* _Exercise text_
Content starts

Nvidia took the JP Morgan Healthcare Conference in San Francisco this week as an occasion to announce partnerships that will bring more agentic AI technology into healthcare applications.
The timing of the announcement coincided with the Biden Administration proposal for new rules around the export of AI chips, a move that stirred negative reactions from Nvidia and its chip brethren. But, as the industry continues to review that proposal and its implications, the AI technology evolution also continues to mature with increasing real-world usage of AI, and healthcare is at the forefront of that movement.
According to Nvidia, the Mayo Clinic is planning to deploy DGX Blackwell systems to fuel its new digital pathology platform and help it move toward the goal of creating human digital twins, according to Kimberly Powell, vice president of healthcare at Nvidia.

Content ends

* _Data listing_
Content starts

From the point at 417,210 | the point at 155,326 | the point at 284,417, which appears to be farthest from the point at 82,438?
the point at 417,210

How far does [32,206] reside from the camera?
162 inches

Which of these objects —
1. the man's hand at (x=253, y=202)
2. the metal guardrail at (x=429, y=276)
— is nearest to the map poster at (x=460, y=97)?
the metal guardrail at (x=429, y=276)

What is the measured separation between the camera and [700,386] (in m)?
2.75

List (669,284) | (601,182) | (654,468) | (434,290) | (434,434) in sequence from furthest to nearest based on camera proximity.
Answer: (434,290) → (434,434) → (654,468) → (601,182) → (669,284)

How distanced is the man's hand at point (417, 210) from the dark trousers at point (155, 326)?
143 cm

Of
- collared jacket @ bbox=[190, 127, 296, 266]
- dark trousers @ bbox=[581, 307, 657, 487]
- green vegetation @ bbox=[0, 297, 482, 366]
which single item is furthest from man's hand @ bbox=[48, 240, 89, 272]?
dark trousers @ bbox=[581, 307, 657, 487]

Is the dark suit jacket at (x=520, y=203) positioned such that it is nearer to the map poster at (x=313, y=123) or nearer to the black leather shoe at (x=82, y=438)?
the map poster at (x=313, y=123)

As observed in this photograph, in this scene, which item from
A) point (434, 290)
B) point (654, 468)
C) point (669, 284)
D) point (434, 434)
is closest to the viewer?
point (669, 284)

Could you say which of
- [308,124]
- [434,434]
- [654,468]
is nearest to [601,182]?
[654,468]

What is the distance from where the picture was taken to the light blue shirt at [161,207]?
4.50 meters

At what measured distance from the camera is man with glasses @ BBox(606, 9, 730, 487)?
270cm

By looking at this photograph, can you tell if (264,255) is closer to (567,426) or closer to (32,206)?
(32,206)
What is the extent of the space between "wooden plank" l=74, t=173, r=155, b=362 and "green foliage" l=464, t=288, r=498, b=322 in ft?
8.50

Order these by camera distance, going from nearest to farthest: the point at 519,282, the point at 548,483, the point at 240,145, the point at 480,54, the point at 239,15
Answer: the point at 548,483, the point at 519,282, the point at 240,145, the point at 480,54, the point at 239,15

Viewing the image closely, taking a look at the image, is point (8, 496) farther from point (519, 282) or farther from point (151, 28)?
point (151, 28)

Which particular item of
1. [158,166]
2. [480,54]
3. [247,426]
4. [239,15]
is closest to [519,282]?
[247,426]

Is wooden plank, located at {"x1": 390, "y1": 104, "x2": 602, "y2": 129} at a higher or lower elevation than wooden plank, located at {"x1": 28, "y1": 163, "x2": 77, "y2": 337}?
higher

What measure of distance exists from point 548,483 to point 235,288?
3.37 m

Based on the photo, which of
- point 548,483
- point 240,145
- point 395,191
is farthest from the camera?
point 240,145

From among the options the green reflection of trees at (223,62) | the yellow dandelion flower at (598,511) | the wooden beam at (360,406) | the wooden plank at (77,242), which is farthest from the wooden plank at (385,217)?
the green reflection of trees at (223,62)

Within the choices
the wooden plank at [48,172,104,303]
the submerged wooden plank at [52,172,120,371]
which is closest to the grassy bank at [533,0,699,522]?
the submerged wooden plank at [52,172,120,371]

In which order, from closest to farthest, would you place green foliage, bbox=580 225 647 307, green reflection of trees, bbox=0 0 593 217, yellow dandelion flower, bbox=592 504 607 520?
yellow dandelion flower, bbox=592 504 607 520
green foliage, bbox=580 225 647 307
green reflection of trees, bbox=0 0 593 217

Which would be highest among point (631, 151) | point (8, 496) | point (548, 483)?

Content ends

* _Questions_
1. In the article on Nvidia's healthcare announcements, which systems does the Mayo Clinic plan to deploy for its new digital pathology platform?
2. Extend the article on Nvidia's healthcare announcements onward from its final sentence.

* _Answers_
1. DGX Blackwell systems.

2.
Powell also said during a pre-conference briefing that clinical research organization IQVIA is leveraging the Nvidia AI Foundry service and related software. Meanwhile, biotech firm Illumina and non-profit research group the Arc Institute are both using Nvidia’s BioNeMo generative AI platform as part of their own separate collaborations with Nvidia. Those partnerships come about two years after Nvidia launched the BioNeMo platform, along with an initial campaign to bring generative AI into the healthcare sector.
“AI offers an exceptional opportunity to advance healthcare and life sciences with tools that help providers detect diseases earlier and discover new treatments faster,” said Kimberly Powell. “The combination of NVIDIA’s AI and accelerated computing capabilities with the expertise of industry leaders is poised to usher in a new era of medical and biological innovation and improve patient outcomes worldwide.”
Those outcomes will be improved in part by enabling healthcare organizations to be more operationally efficient with the leveraging of their in-house data. In the case of the Mayo Clinic, the new DGX Blackwell systems will be used with Mayo Clinic Digital Pathology platform, which offers a dataset of 20 million whole-slide images with 10 million associated patient records, to create new pathology foundation models.
IQVIA, meanwhile, aims to develop agentic AI solutions that leverage Nvidia software and NIM microservices to accelerate research, clinical development and access to new treatments.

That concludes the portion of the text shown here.